Instrucciones de la tarea.
Cita textualmente el texto sobre la depresión que aparece a continuación, desde "Cabe también una" hasta "de la impotencia.".

Fragmento.
______
Después de
esta visión general, vamos a señalar unos cuantos sentimientos dominantes que,
a modo de síntomas, ayuden a identificar la depresión.
Tristeza. Se puede sentir
tristeza por algo que sucedió; pero en la depresión se trata de una tristeza
vital, sin motivo alguno.
Puede
ser una tristeza pasiva. En ella subyace un sentimiento de impotencia y
desaliento; y, cuando es muy profunda, el enfermo puede tener la sensación
confusa de que el cuerpo entero participa de ese sentimiento, como si la
tristeza emanara como una secreción—permítaseme la expresión— de los poros del
cuerpo. Una tristeza, pues, “encarnada”.
A muchos he oído utilizar esta
misma expresión: “tristeza corporal”, como si estuviera consustanciada con el
propio ser: la cabeza tiende a inclinarse, los brazos y las piernas “se
caen" y todo el cuerpo pareciera desmoronarse hecho pedazos.
Cabe también una tristeza
activa. En ella palpita, aunque en forma latente, una reacción de protesta y
lamento, sin que, no obstante, exista propiamente agresividad, sino más bien
desesperanza, acompañada de resignación, que
es hija de la impotencia.
Inhibición. Como si toda
la energía vital hubiera sido convocada y seducida por la muerte, todas las
manifestaciones vitales son arrastradas, como en un gran movimiento de
repliegue, hacia la inmovilidad y la inercia.
Todo se paraliza: la capacidad
de pensar, de recordar; todos los resortes de la expresión, todas las
facultades de actuación. Es la muerte del sistema psicomotor.
Hay una sensación general de
aplanamiento, de desánimo, vacío de impulsos y sentimientos; muerte absoluta
de toda capacidad creativa. No hay deseo de emprender nada.
El enfermo se torna incapaz de
vibrar con las alegrías y de entristecerse con las tristezas. Todo le resulta
indiferente.
Mueren la alegría, el humor, el
impulso sexual, las ganas, el hambre. El depresivo no hace plan alguno, no
actúa, se sumerge en la pasividad. Su musculatura se hace fláccida, las funciones
digestivas se realizan perezosamente, baja la presión arterial y desciende el
ritmo cardíaco.
______
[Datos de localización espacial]
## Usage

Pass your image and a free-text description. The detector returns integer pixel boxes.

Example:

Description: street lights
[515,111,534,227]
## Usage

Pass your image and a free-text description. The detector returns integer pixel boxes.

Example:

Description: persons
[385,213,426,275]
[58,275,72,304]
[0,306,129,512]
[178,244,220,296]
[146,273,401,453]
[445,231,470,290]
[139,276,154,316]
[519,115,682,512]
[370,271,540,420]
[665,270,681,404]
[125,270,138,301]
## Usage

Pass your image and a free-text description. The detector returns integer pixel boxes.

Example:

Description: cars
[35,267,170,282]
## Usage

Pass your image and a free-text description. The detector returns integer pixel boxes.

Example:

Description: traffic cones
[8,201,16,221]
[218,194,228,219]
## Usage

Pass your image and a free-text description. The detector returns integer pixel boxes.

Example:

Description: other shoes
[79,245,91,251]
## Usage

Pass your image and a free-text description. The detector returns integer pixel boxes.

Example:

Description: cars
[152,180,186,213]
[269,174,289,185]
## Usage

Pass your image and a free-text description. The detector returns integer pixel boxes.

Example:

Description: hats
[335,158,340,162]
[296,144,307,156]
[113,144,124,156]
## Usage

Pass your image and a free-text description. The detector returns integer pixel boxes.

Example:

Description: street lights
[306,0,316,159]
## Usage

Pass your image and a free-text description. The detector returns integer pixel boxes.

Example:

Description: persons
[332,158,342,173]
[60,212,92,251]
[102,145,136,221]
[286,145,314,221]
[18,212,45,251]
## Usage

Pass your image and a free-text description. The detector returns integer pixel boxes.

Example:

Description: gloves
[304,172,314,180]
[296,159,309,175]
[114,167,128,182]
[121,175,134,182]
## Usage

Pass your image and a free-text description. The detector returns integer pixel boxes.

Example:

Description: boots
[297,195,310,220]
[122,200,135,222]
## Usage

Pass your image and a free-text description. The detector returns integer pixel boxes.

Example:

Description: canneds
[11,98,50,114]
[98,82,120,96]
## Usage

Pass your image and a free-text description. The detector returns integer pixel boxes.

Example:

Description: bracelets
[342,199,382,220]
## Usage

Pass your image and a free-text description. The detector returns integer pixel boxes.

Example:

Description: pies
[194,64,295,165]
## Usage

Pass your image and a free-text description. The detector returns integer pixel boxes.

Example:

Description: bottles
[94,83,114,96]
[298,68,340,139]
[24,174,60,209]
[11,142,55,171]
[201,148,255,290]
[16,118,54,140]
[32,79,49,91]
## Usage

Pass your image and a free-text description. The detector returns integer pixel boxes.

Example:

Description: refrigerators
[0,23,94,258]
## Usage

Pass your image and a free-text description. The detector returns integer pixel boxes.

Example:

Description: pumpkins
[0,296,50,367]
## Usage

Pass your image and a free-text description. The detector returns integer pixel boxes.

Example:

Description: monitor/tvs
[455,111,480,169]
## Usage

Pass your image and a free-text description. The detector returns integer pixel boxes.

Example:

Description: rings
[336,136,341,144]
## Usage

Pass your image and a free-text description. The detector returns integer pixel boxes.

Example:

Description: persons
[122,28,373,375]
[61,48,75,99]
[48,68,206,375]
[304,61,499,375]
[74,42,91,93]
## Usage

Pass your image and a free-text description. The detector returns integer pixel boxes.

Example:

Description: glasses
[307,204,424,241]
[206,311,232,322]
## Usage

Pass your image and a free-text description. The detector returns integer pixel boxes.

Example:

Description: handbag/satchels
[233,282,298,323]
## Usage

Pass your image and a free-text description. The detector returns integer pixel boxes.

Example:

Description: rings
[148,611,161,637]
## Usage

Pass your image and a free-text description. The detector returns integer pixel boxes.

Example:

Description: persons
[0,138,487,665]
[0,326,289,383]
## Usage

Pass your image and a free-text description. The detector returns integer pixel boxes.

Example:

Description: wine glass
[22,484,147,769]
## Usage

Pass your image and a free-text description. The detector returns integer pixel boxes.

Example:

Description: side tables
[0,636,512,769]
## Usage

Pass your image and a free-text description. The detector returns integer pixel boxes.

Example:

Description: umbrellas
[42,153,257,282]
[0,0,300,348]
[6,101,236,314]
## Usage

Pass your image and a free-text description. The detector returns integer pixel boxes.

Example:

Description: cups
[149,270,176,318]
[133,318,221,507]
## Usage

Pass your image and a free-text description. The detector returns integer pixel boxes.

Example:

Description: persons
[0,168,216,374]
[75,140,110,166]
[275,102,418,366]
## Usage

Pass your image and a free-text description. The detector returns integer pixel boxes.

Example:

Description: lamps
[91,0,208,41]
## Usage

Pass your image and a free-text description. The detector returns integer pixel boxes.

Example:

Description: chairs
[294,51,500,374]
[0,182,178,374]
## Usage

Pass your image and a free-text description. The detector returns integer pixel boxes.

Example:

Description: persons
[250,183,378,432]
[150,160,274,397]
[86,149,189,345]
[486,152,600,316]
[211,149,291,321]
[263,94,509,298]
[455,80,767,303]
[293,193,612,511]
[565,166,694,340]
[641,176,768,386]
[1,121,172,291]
______
Solución del problema.
Cabe también una tristeza
activa. En ella palpita, aunque en forma latente, una reacción de protesta y
lamento, sin que, no obstante, exista propiamente agresividad, sino más bien
desesperanza, acompañada de resignación, que
es hija de la impotencia.